Amazon India and TCS have exchanged places in 2016, with the former at No. 3 and the latter at No. 4 - just the opposite of their ratings in 2015. Amazon's high ranking - indeed its presence in the top 25 at all - is something of a surprise, given its reputation as a highly demanding company. A much discussed 2015 report in The New York Times on the functioning of its US headquarters called it a "bruising workplace" where "workers are encouraged to tear apart one another's ideas in meetings, toil long and late, and held to standards that the company boasts are unreasonably high". But Amazon is also the country's most visited e-commerce website and offers vast learning opportunities - sufficient incentive, presumably, to overcome the pressures it also places. "Employees love the fact that they can come up with innovative solutions to solve any issue a customer faces," says Raj Raghavan, Director, HR, Asia-Pacific at Amazon.
Across sectors, apart from Google topping the IT companies list and Amazon the e-commerce, ICICI Bank (No. 9 in the overall list) stood foremost in banking, Indian Hotels (the Taj Group) in hospitality, Abbott Laboratories (No. 12 overall) in pharma, IBM India (No. 6 overall) in BPOs and IT-enabled services, Tata Steel (No. 14 overall) among core sector companies (steel, oil, power, minerals), LG in manufacturing, Airtel (No. 13 overall) in telecom and Mahindra & Mahindra in engineering and automative. (Indian Hotels, LG and M&M, though leaders in their sectors, did not figure in the overall top 25.) The biggest leap upwards has been that of the banking sector leader ICICI Bank, which had been at No. 23 last year. (In 2015, it was behind HDFC Bank at No. 17, but this time it is well ahead, with HDFC Bank retaining the same ranking.) Other companies which have climbed up the rankings, albeit by just a single step, are Amazon (from No. 4 to No. 3) and Tata Steel (from No. 15 to No. 14).
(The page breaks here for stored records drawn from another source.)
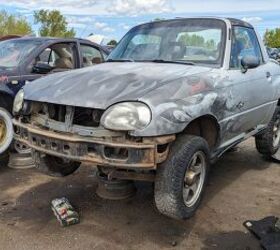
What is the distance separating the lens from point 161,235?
4082mm

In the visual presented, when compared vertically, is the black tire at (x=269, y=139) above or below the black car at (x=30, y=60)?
below

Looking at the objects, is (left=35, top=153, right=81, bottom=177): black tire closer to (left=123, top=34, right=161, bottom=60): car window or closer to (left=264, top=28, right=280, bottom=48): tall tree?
(left=123, top=34, right=161, bottom=60): car window

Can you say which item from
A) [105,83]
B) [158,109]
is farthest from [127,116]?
[105,83]

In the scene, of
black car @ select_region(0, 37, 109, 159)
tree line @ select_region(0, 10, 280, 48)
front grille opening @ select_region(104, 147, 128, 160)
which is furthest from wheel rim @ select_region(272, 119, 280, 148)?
tree line @ select_region(0, 10, 280, 48)

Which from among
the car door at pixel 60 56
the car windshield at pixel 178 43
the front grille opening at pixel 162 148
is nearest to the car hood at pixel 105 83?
the car windshield at pixel 178 43

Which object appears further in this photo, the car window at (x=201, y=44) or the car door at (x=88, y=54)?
the car door at (x=88, y=54)

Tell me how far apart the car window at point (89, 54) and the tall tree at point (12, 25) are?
37768mm

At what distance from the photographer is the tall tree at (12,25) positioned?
143 ft

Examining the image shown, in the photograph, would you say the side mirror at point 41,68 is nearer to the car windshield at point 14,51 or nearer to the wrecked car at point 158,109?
the car windshield at point 14,51

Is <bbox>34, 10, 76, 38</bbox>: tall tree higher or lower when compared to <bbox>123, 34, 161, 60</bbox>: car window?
lower

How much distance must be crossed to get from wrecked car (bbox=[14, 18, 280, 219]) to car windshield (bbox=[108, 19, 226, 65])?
11mm

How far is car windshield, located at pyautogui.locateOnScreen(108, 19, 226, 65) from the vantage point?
→ 4.79 metres

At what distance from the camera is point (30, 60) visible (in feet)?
21.0

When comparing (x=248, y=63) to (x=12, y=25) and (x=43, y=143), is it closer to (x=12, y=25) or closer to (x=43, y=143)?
(x=43, y=143)
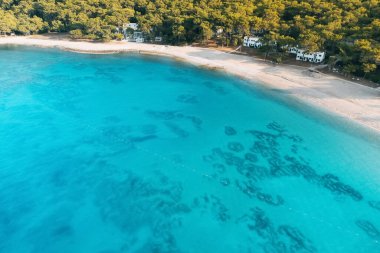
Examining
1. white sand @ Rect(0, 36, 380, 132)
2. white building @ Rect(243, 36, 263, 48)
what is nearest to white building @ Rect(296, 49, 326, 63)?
white sand @ Rect(0, 36, 380, 132)

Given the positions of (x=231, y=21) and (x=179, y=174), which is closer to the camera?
(x=179, y=174)

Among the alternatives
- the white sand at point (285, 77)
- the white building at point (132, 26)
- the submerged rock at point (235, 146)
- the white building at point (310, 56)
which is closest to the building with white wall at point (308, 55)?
the white building at point (310, 56)

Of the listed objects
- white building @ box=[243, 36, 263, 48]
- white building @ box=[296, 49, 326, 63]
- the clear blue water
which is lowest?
the clear blue water

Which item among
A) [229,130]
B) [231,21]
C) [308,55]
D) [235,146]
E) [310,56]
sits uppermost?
[231,21]

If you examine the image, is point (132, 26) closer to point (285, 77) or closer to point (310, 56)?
point (285, 77)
Nine companies figuring in the top 25 of 2016 were missing from the list in 2015 - Facebook (No. 8), HP Enterprise (No. 10), BHEL (No. 15), Reliance Industries (No. 19), SAP Labs India (No. 21), Tata Motors (No. 22), Cisco (No. 23), Adobe (No. 24) and ITC (No. 25). Of these, four - Facebook, SAP Labs, Cisco and Adobe - have made the list for the first time ever, while the remaining five, though figuring in the top list of some earlier years, had dropped out in 2015. Facebook's debut is mainly due to its much-lauded decision to provide paternity leave for the same duration as maternity leave - four months. SAP Labs, too, has extended its maternity leave provision to six months, with paternity leave raised to three weeks from the earlier five days.
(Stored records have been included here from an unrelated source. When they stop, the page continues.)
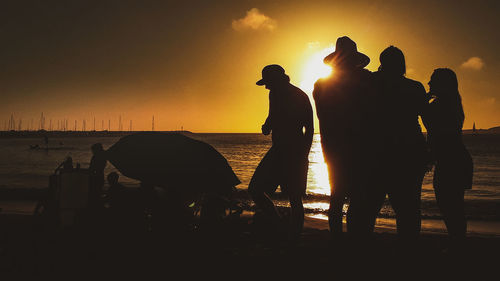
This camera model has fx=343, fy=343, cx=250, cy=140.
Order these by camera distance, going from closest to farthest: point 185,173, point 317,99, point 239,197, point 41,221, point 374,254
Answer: point 317,99
point 374,254
point 185,173
point 41,221
point 239,197

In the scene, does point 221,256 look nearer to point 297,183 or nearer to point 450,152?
point 297,183

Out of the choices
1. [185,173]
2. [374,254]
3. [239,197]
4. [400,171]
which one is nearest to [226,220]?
[185,173]

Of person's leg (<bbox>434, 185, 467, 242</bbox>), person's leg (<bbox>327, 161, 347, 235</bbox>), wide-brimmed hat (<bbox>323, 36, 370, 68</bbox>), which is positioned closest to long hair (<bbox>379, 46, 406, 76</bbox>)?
wide-brimmed hat (<bbox>323, 36, 370, 68</bbox>)

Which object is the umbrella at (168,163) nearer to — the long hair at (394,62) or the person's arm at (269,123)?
the person's arm at (269,123)

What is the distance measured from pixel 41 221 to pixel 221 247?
2.80m

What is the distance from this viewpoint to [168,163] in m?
4.36

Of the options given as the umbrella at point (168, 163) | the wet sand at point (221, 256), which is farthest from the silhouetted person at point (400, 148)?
the umbrella at point (168, 163)

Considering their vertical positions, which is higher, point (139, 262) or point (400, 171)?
point (400, 171)

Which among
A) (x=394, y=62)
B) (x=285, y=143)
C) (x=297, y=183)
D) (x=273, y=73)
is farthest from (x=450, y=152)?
(x=273, y=73)

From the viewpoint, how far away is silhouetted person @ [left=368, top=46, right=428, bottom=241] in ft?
9.17

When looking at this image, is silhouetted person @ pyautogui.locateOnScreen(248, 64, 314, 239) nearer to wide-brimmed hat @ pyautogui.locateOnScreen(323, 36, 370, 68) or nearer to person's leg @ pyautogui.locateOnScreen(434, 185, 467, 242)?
wide-brimmed hat @ pyautogui.locateOnScreen(323, 36, 370, 68)

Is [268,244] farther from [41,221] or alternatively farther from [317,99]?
[41,221]

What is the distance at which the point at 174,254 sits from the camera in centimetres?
Answer: 410

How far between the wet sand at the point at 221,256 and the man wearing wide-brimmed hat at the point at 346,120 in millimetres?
544
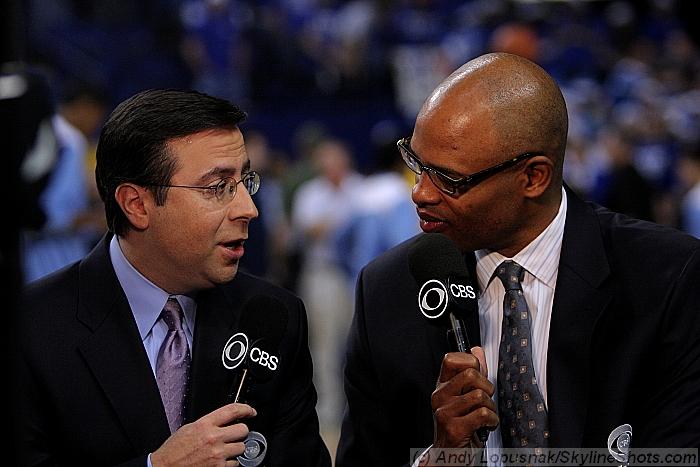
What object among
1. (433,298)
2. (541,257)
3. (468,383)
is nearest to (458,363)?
(468,383)

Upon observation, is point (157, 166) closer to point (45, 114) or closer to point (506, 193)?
point (45, 114)

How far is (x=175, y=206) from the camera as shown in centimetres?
270

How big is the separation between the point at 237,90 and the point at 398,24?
8.77 feet

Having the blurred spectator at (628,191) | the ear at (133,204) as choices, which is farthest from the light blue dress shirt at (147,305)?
the blurred spectator at (628,191)

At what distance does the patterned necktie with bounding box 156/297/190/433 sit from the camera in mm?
2688

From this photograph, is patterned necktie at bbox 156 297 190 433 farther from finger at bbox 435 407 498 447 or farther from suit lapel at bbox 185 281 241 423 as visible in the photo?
finger at bbox 435 407 498 447

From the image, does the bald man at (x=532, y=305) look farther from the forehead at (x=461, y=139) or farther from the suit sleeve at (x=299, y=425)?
the suit sleeve at (x=299, y=425)

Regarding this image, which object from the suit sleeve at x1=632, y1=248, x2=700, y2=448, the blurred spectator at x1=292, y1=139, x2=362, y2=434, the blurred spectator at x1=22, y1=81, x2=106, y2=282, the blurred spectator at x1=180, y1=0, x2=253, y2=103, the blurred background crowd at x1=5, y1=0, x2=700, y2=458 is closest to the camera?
the suit sleeve at x1=632, y1=248, x2=700, y2=448

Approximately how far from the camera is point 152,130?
2.67 m

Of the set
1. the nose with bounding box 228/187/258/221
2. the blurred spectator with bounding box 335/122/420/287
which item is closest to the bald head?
the nose with bounding box 228/187/258/221

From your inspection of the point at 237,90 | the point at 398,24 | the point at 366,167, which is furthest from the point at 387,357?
the point at 398,24

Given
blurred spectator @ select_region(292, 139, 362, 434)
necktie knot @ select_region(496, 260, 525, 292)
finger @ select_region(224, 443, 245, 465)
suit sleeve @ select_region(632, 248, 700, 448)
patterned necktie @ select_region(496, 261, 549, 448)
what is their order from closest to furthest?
finger @ select_region(224, 443, 245, 465), suit sleeve @ select_region(632, 248, 700, 448), patterned necktie @ select_region(496, 261, 549, 448), necktie knot @ select_region(496, 260, 525, 292), blurred spectator @ select_region(292, 139, 362, 434)

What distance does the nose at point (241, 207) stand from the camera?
2.71 meters

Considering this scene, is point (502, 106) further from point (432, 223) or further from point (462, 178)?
point (432, 223)
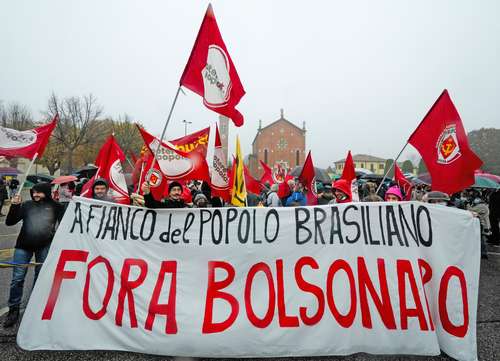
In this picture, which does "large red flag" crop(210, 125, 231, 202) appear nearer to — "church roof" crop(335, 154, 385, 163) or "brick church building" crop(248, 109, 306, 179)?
"brick church building" crop(248, 109, 306, 179)

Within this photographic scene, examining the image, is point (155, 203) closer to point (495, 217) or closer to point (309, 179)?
point (309, 179)

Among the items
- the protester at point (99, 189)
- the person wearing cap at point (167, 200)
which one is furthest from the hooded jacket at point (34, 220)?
the person wearing cap at point (167, 200)

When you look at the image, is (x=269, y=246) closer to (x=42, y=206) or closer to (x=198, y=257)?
(x=198, y=257)

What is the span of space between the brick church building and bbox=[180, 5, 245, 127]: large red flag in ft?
212

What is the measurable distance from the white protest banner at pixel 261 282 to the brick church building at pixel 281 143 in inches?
2587

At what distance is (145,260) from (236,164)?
6.92 ft

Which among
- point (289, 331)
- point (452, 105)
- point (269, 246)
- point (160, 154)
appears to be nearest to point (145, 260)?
point (269, 246)

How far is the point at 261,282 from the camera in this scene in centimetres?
289

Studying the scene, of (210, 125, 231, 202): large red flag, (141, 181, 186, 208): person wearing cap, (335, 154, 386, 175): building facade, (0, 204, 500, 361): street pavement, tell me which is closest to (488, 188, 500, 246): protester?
(0, 204, 500, 361): street pavement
Prominent among those who have fallen off the list from 2015 are Flipkart, American Express, Idea Cellular, Vodafone, Citibank, Axis Bank, Genpact, Aditya Birla Financial and Larsen & Toubro. The management churn at Flipkart possibly impacted its allure, while the slide in popularity of the other eight needs more detailed analysis.
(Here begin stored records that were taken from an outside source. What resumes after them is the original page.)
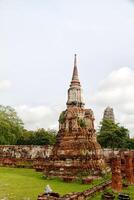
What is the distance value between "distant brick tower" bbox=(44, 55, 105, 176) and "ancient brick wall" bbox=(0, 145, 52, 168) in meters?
9.92

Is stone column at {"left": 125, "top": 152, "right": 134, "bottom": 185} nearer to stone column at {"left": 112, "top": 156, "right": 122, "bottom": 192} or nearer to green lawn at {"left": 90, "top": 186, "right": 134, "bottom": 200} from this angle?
green lawn at {"left": 90, "top": 186, "right": 134, "bottom": 200}

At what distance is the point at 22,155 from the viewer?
125 feet

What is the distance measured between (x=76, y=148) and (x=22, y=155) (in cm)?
1306

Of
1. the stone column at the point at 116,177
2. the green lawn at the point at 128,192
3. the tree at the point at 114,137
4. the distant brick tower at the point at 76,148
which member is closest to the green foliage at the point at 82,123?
the distant brick tower at the point at 76,148

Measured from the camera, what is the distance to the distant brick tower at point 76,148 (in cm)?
2567

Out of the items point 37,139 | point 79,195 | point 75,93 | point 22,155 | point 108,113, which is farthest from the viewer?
point 108,113

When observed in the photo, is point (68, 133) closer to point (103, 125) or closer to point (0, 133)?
point (0, 133)

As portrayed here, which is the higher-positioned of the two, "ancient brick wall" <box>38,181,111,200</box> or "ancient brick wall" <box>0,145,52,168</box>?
"ancient brick wall" <box>0,145,52,168</box>

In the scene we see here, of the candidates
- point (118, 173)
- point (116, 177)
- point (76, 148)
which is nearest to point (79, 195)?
point (116, 177)

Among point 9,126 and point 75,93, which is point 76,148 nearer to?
point 75,93

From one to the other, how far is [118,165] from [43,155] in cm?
1843

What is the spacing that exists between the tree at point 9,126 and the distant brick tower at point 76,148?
17125 millimetres

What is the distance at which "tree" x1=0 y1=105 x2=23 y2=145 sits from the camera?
4488 cm

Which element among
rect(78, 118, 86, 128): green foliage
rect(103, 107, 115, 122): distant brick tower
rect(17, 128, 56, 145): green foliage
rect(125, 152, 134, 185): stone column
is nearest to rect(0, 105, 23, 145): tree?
rect(17, 128, 56, 145): green foliage
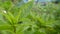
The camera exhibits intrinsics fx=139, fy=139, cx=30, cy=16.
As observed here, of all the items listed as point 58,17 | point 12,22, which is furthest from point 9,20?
point 58,17

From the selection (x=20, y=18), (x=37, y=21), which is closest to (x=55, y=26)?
(x=37, y=21)

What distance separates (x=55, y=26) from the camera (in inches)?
21.1

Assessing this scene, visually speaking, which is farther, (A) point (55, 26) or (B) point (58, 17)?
(B) point (58, 17)

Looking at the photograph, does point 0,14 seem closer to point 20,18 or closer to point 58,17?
point 20,18

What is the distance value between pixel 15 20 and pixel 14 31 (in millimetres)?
34

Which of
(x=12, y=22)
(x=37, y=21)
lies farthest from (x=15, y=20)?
(x=37, y=21)

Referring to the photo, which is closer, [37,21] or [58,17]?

A high percentage of responses suggest that employee benefits also matter a great deal. Several employees BT spoke to appreciated the fact that companies were taking special pains to attract women employees, providing benefits such as extended maternity leave, integration programmes for mothers returning to work, child day-care centres and work timing flexibility. Some are even offering substantial paternity leave. They noted that free or highly subsidised lunch and on-campus gyms - in some cases with zumba, dance and yoga classes thrown in - are becoming widespread. However, compensation, while not the most important, remains a thorny area - only 26 per cent overall claimed to be "extremely satisfied" with the link between their salaries and performance, with dissatisfaction highest in the 25-35 age group. Still, the good news is that some companies have taken note and are tweaking their payment scales and appraisal procedures, seeking better and more frequent feedback on performance and acting on the results.